The White Deer declination marks the first application of NSD’s merger-related safe harbor provisions, demonstrating that voluntary self-disclosure policies continue to animate decision-making at the Department of Justice, providing predictability and substantial benefits for companies that act rapidly and proactively upon discovering potential violations.  The case, combined with the extended ten-year statute of limitations for sanctions violations, underscores the critical importance of robust compliance programs and thorough due diligence in mergers and acquisitions.  Companies must be prepared to conduct comprehensive historical reviews, implement effective post-acquisition integration processes, and respond swiftly and transparently when potential violations are discovered.

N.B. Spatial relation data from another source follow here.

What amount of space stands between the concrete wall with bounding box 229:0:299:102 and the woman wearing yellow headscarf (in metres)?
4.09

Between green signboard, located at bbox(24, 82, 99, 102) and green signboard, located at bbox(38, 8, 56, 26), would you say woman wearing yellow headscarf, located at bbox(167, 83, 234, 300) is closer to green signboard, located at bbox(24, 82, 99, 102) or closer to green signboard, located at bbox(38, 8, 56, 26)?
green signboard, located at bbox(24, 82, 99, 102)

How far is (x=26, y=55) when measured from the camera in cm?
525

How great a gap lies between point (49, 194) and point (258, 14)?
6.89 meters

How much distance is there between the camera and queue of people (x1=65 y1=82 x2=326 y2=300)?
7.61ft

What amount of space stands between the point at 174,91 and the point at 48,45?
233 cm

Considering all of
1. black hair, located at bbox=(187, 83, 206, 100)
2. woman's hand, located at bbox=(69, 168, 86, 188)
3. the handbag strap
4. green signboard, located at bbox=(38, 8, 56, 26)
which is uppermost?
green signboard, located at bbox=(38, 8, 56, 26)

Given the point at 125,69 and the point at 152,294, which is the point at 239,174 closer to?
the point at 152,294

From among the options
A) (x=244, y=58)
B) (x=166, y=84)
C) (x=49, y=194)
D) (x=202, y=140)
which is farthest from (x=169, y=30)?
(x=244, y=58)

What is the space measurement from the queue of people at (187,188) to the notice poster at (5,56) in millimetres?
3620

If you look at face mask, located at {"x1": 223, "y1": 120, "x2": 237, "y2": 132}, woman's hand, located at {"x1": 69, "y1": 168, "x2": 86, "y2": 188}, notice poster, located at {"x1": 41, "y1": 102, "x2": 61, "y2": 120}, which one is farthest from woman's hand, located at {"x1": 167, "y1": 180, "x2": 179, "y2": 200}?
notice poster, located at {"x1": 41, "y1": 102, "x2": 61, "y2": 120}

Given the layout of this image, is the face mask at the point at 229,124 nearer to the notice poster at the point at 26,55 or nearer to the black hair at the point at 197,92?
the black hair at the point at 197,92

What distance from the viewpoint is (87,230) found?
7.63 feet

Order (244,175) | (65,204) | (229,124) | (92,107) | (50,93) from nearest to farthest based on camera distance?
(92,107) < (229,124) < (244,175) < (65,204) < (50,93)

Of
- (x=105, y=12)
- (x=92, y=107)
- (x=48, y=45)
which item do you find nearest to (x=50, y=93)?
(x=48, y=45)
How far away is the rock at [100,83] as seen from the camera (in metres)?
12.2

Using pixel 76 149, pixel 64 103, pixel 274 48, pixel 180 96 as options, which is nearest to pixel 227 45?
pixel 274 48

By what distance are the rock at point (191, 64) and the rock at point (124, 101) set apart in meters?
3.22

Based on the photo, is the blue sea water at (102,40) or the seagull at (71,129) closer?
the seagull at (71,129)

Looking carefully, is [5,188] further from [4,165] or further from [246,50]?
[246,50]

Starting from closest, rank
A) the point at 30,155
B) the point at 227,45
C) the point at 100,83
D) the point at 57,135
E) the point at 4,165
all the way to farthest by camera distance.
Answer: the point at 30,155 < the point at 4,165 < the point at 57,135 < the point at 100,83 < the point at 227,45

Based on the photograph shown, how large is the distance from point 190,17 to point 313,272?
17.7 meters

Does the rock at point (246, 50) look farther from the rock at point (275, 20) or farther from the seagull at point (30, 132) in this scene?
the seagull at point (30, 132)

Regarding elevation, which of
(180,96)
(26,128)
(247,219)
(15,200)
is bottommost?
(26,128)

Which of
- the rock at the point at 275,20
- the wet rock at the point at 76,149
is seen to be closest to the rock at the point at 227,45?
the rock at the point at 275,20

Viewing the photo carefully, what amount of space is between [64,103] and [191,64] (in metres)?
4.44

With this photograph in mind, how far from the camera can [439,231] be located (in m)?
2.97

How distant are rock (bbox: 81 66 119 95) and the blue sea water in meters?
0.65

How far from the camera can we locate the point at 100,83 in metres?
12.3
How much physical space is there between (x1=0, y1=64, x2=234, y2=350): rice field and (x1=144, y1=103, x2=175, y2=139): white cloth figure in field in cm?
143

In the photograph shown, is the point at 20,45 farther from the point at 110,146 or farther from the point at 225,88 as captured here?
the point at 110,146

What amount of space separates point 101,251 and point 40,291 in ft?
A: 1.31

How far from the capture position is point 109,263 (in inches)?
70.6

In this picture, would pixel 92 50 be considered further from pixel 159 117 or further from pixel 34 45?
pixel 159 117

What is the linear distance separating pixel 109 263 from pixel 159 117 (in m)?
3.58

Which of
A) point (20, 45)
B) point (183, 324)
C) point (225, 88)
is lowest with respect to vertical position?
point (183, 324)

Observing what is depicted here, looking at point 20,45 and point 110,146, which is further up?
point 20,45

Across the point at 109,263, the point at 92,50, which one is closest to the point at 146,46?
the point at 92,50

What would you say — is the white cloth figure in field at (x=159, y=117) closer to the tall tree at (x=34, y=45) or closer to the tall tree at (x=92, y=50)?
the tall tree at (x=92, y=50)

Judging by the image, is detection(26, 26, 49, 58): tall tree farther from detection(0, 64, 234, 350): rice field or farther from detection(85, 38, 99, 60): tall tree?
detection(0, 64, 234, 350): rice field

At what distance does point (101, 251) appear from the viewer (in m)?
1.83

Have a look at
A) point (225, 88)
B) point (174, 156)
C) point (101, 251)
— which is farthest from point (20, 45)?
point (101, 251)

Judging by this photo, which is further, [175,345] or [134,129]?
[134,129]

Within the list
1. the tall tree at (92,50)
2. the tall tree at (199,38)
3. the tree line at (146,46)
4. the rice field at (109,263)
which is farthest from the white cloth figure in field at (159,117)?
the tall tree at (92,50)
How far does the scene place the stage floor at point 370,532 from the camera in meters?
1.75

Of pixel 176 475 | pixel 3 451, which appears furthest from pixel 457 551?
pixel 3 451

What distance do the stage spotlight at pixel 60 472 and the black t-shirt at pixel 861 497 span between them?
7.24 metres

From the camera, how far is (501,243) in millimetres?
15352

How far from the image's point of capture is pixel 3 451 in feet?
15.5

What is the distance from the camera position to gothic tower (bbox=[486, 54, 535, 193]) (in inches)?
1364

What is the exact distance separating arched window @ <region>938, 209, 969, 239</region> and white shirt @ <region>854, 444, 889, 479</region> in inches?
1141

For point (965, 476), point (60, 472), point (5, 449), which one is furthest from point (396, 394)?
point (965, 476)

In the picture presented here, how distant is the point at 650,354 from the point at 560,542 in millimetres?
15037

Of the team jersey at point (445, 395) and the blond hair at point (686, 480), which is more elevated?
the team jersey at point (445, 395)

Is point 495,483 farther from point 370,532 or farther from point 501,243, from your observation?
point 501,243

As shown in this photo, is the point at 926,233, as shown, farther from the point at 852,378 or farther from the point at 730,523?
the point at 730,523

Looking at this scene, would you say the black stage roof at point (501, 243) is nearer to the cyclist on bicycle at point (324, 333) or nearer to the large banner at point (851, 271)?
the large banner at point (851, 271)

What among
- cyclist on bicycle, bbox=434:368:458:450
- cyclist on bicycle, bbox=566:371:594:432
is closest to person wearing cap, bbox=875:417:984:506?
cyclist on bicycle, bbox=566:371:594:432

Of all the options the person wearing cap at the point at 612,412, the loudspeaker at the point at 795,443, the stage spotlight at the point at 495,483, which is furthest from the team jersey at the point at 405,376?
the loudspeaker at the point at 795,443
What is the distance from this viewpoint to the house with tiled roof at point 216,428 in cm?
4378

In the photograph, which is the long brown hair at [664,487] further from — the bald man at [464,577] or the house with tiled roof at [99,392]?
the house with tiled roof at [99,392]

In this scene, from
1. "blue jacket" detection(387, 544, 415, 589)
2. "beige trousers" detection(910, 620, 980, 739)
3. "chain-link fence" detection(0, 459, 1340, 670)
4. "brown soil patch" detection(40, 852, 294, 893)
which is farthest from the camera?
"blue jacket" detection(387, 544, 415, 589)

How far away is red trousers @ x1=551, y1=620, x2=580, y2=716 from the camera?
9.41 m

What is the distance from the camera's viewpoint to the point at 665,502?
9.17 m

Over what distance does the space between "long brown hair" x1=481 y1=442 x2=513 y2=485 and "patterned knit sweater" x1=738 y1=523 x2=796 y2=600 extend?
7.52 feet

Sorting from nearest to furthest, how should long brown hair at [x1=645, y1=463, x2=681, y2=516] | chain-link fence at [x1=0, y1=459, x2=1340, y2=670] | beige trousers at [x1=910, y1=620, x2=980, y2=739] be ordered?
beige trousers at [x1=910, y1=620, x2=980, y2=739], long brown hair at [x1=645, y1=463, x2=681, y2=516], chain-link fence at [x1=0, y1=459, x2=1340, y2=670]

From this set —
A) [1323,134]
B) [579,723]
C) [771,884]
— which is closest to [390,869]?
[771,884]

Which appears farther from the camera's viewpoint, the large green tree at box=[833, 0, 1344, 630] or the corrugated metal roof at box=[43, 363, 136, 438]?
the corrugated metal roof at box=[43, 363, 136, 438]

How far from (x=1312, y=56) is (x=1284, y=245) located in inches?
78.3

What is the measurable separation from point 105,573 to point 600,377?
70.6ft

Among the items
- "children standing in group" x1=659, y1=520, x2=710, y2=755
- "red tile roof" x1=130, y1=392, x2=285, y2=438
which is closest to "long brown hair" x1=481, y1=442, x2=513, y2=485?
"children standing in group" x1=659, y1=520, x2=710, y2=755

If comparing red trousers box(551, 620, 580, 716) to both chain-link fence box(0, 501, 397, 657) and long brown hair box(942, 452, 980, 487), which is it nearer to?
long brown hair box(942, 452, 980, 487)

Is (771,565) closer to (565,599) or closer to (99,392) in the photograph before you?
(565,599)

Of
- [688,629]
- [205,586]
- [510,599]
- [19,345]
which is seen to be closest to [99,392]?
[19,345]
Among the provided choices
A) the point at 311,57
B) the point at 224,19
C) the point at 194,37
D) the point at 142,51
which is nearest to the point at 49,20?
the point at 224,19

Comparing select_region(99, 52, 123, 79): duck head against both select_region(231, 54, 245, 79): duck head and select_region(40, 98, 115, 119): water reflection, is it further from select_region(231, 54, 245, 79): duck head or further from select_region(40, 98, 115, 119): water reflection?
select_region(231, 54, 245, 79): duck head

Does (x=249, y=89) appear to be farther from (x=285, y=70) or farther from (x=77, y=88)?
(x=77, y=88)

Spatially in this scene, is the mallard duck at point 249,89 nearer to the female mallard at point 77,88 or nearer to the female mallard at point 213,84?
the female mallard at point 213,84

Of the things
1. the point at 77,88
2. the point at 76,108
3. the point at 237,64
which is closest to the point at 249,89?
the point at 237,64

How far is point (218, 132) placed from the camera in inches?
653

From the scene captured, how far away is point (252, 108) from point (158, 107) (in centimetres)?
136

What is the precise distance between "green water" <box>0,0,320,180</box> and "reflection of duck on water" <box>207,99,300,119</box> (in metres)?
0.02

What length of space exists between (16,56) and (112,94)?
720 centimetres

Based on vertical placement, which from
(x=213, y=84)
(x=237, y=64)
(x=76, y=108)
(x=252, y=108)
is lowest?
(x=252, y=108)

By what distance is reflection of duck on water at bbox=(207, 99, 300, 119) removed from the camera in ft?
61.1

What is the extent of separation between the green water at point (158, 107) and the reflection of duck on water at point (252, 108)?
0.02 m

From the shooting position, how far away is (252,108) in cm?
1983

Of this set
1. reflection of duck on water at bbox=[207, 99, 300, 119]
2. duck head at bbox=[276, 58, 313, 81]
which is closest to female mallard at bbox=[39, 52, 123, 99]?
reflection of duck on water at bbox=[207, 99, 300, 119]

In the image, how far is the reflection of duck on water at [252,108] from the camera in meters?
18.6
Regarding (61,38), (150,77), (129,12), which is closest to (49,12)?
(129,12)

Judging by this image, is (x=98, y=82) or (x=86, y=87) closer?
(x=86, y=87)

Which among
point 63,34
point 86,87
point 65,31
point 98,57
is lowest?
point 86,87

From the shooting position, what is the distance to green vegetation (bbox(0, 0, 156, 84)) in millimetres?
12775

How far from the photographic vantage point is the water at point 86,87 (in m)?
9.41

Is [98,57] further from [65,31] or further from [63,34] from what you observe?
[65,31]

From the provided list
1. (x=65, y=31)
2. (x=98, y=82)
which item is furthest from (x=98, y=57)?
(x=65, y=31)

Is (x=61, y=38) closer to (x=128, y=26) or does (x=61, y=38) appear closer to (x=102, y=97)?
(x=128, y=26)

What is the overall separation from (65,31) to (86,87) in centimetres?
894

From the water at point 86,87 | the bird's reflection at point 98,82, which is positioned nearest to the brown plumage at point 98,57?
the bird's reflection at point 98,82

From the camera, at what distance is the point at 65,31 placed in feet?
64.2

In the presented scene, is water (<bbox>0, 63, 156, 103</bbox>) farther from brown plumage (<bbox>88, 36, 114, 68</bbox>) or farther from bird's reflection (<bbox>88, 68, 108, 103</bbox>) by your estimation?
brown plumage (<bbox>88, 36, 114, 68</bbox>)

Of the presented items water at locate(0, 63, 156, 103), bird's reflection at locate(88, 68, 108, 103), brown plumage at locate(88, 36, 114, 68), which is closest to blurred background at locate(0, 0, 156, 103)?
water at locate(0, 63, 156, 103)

[1] Department of Justice, Press Release (June 16, 2025), available at https://www.justice.gov/opa/pr/justice-department-declines-prosecution-private-equity-firm-following-voluntary-disclosure.

[2] Department of Justice, National Security Division, Enforcement Policy for Business Organizations, available at https://www.justice.gov/nsd/media/1285121/dl?inline=.

[3] Id.

[4] Department of Justice, Press Release (June 16, 2025), available at https://www.justice.gov/opa/pr/justice-department-declines-prosecution-private-equity-firm-following-voluntary-disclosure.

[5] DOJ National Security Division Issues Second Declination Under Corporate Enforcement Policy, Cleary Gottlieb Steen & Hamilton (May 2, 2025), available at https://www.clearygottlieb.com/news-and-insights/publication-listing/doj-national-security-division-issues-second-declination-under-corporate-enforcement-policy.

[6] Department of Justice, National Security Division, Enforcement Policy for Business Organizations, available at https://www.justice.gov/nsd/media/1285121/dl?inline=.

[7] DOJ Criminal Division Announces White Collar Enforcement Plan and Revisions to Three Key Policies, Cleary Gottlieb Steen & Hamilton (May 15, 2025), available at https://www.clearygottlieb.com/news-and-insights/publication-listing/doj-criminal-division-announces-white-collar-enforcement-plan-and-revisions-to-three-key-policies.

[8] Department of Justice, Speech (October 4, 2023), available at https://www.justice.gov/archives/opa/speech/deputy-attorney-general-lisa-o-monaco-announces-new-safe-harbor-policy-voluntary-self.

[9] 21st Century Peace through Strength Act, Pub. L. No. 118-50, div. D (April 24, 2024).